1A-06

Large Scale Ethanol Fermentation through Pipeline Delivery of Corn Stover

Amit Kumar, Jay B. Cameron and Peter C. Flynn^*

4 – 9 Mechanical Engineering Building

Department of Mechanical Engineering

University of Alberta

Edmonton, Alberta, Canada T6G 2G8

Phone:   (780)492-6438

Fax:  (780)492-2200

E mail: peter.flynn@ualberta.ca

Corn stover is available in abundance in the central U.S.; total annual supply exceeds 150 M dry tonnes per year.  Truck congestion is a major factor in the size of any corn stover receiving facility; a facility processing 2 M dry tonnes per year requires a truck to arrive every 4 to 8 minutes.  Community resistance would likely preclude receiving facilities of larger capacity.  Ethanol fermentation plants processing corn stover are below economic optimum size at this capacity.

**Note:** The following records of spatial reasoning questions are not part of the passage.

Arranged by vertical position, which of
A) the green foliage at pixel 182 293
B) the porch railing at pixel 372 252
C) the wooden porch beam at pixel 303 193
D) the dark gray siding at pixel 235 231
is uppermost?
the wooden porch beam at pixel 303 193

Multiple pipelines transporting corn stover to an ethanol fermentation facility offer the potential to achieve a significantly more economic scale for production and distribution of ethanol. 

This study compares the cost of produced ethanol from a large number of small ethanol plants, processing 0.7 M dry tonnes of corn stover per year, to a large facility processing corn stover delivered by multiple pipelines each having a capacity of 2 M dry tonnes per year.  Data for the small facilities is drawn from previous detailed studies by the National Renewable Energy Laboratory, and is compared to a larger plant processing 4 to 24 M dry tonnes per year.

Saccharification of corn stover can occur in the pipeline during transport.  The cost of ethanol production from a large central processing facility is evaluated with and without simultaneous saccharification.  Since saccharification occurs at elevated temperatures, one key cost factor in simultaneous saccharification is the availability of waste heat at the pipeline inlet.